- EXERCISE DIRECTIONS
What is needed is an exact repeat of the lines from the one holding "Atlantic Automotive Engineering" through the final line of the data, with no pictures.

===== DATA SHOWN =====

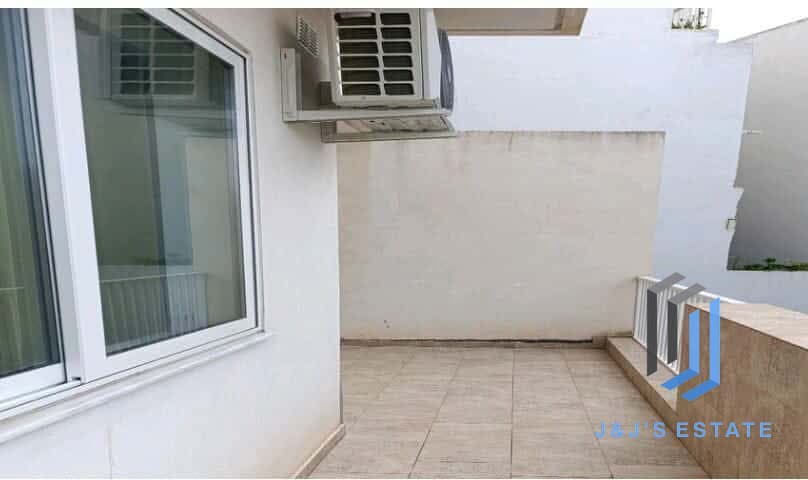 Spacious San Gwann Maisonette With Three Bedrooms · 15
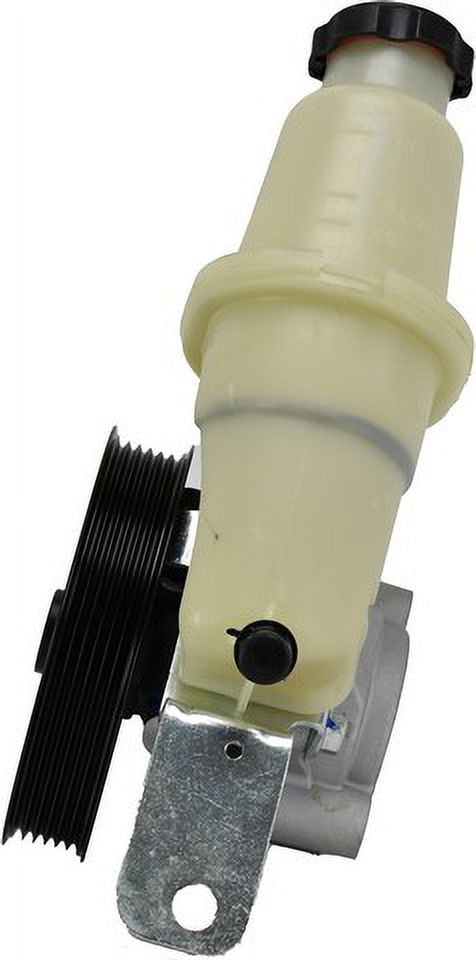 Atlantic Automotive Engineering Power Steering Pump P/N:63263N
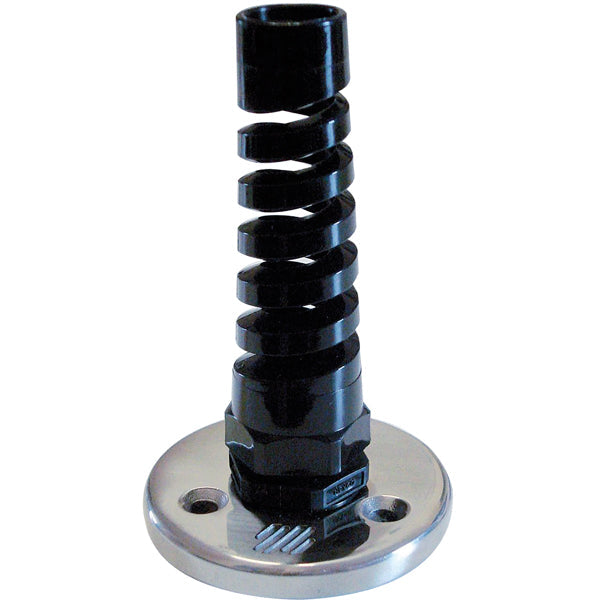 Ultraflex Slangebeskytter f.hydr.slange RF stål flange-1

=====

- WORKED SOLUTION
 Atlantic Automotive Engineering Power Steering Pump P/N:63263N
 Ultraflex Slangebeskytter f.hydr.slange RF stål flange-1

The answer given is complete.